Consumer Chain Numero Dos?

Stride just launched their proposal to become a consumer chain of the Cosmos Hub. If you watched our episode of check the chain a couple weeks ago you’ll remember Stride is the Liquid Staking chain that issues LSTs across Cosmos. This proposal will transition Stride from its own blockchain to become a consumer chain of the Hub instead. The proposal is as follows, with Stride sharing with the Hub:

  • 15% of liquid staking rewards

  • 15% of STRD inflationary staking rewards

  • 15% of MEV revenue

  • 15% of transaction fees

The proposal also includes the Hub putting up 450k ATOM ($5.3M) into an ATOM/stATOM Astroport liquidity pool on Neutron (the first tentative consumer chain) when it launches. This would be liquidity owned by the Hub and essentially sit there in perpetuity and collecting fees.

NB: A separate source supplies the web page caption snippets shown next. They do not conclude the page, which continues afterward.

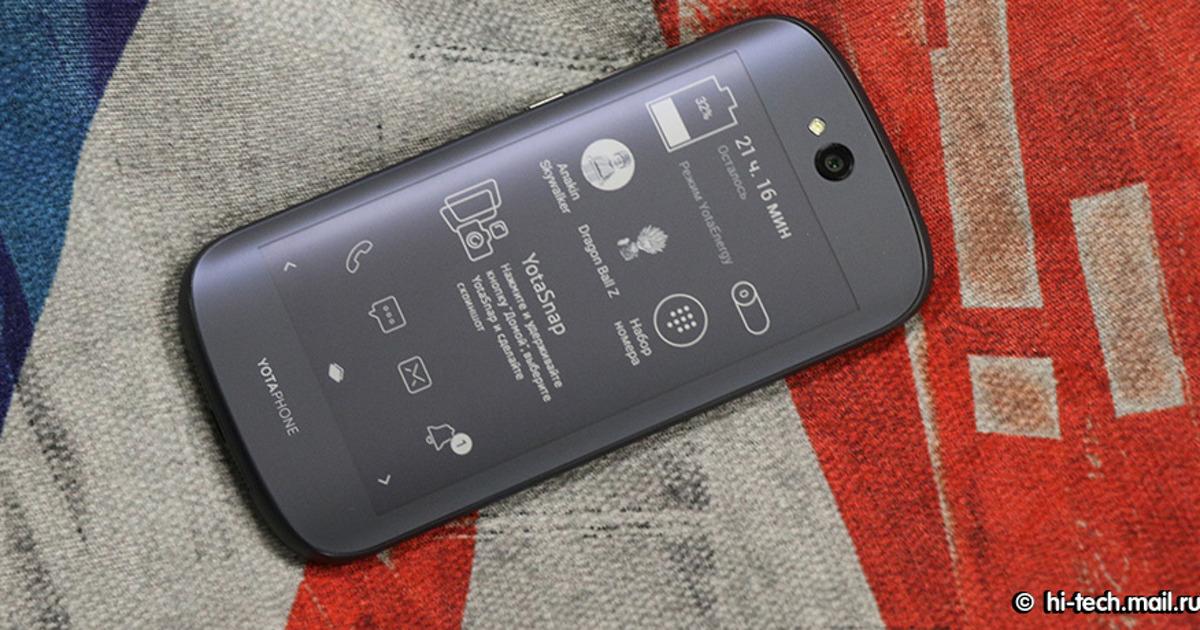 украшения смартфон ермак фото отзывы легко поддается обработке
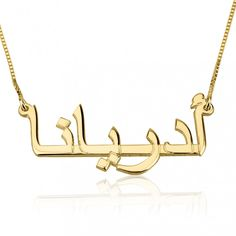 24k Gold Plated Arabic Name Necklace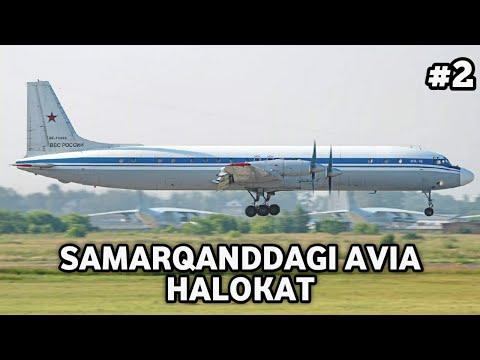 Samarqanddagi Avia halokat haqida eshitganmisiz? samarqand tashkent 1970 6-fevral Il-18V samolyoti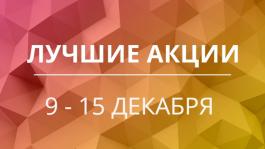 Акции предстоящей недели 9 — 15 декабря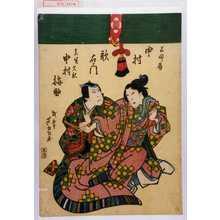 芦ゆき: 「石田ノ局 中村歌右衛門」「真柴久秋 中村梅助」 - Waseda University Theatre Museum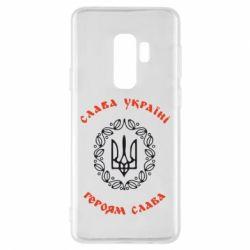 Чехол для Samsung S9+ Слава Україні, Героям Слава! - FatLine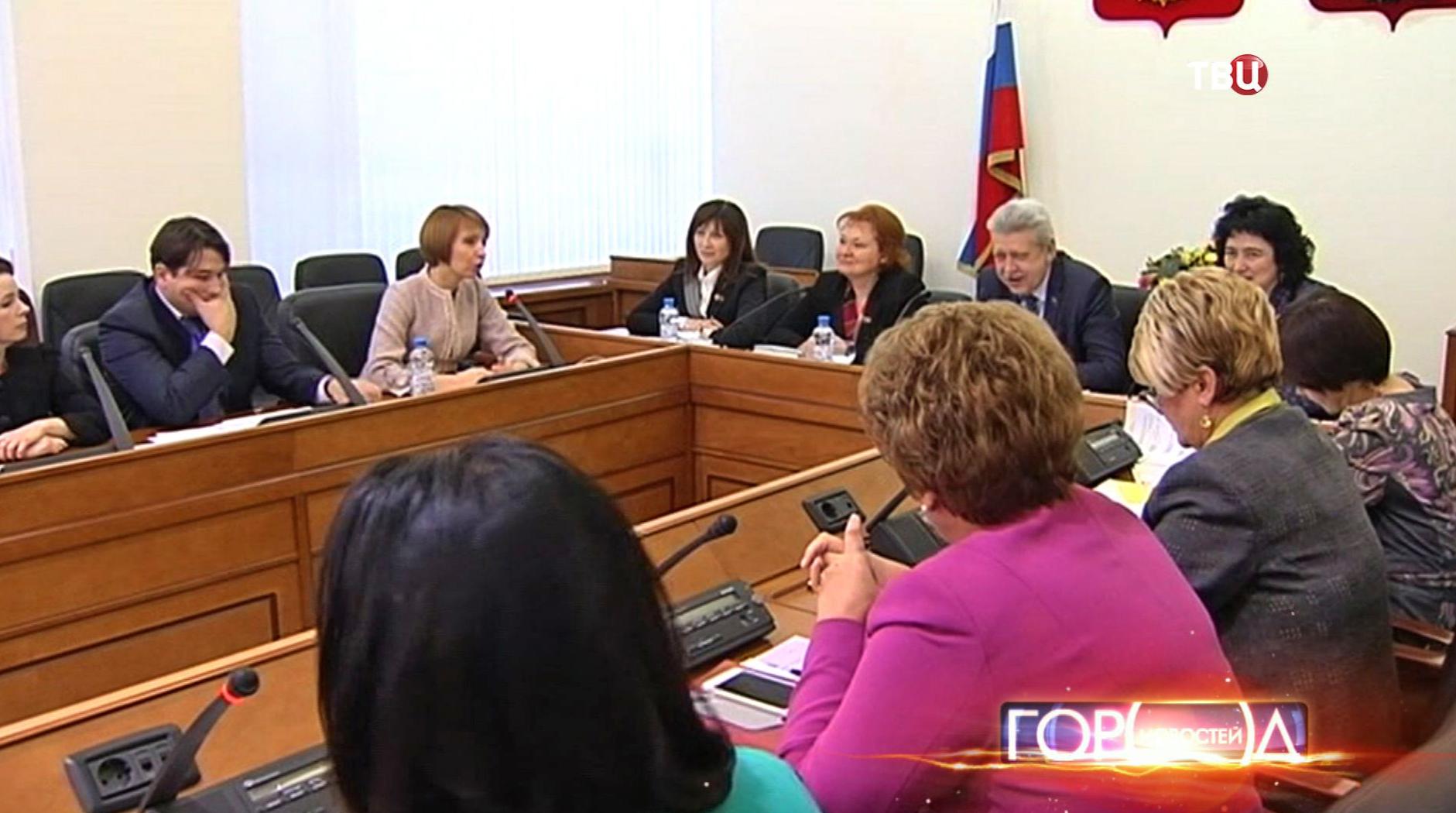 Заседание в Московской городской думе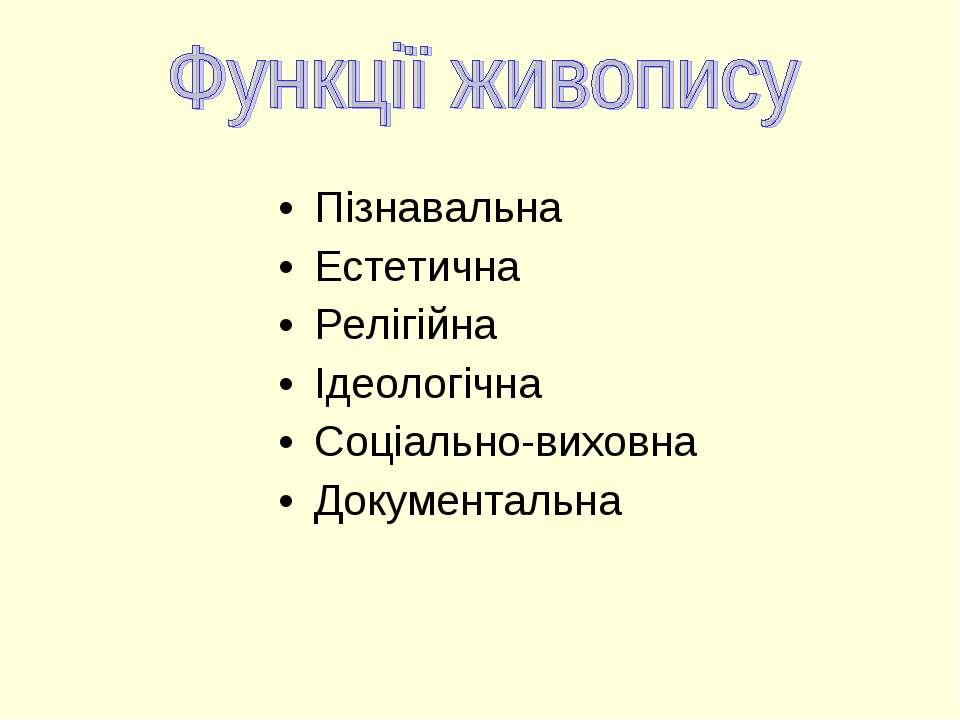 Пізнавальна Естетична Релігійна Ідеологічна Соціально-виховна Документальна
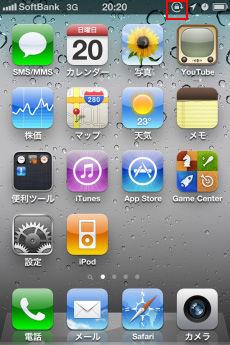 iphone4_yokomuki_5a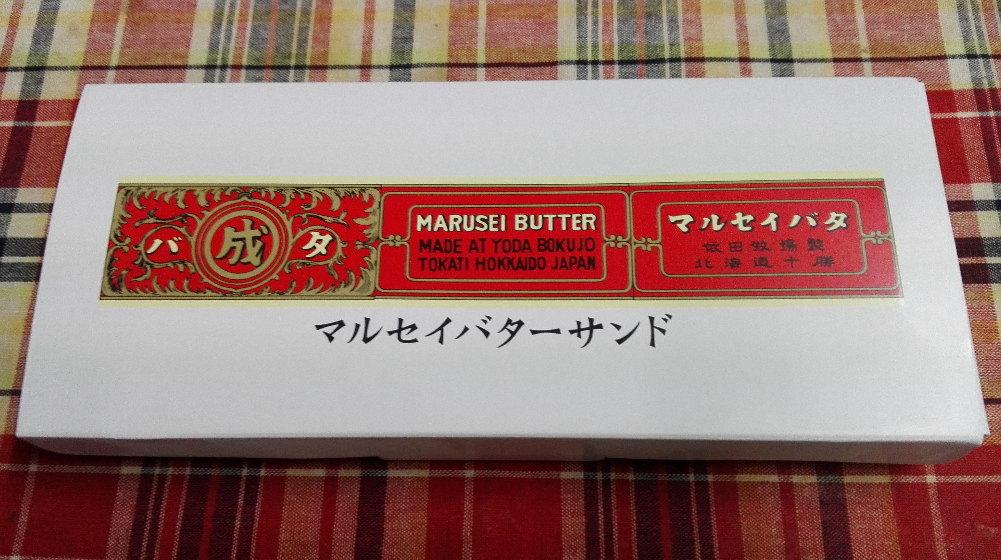マルセイバターケーキ2-1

This is a fairly synergistic deal for both. Stride gets better security and no longer needs to rely on the economic value of its own token ($154M STRD vs $3.5B ATOM) and the Hub gets revenue in perpetuity from the (currently) leading LST. Stride has LSTs from numerous Cosmos chains, so it is somewhat of a proxy on the overall ecosystem growth, giving the Hub an actual true tie to every other zone for the first time (a common critique).

Two small differences vs the standard replicated security is that Stride is allowing the bottom 5% of validators to opt-out if they desire (due to costs of validating the Stride chain not being economical for them), and they will still have staking rewards for STRD holders who delegate to “governors” of the protocol (all validating will be done by the Hub).

If approved, we have signs of the “ATOM economic zone” forming, with the Hub, Neutron and Stride. More will be joining later, hoping to build off of some of this momentum in the back half of the year.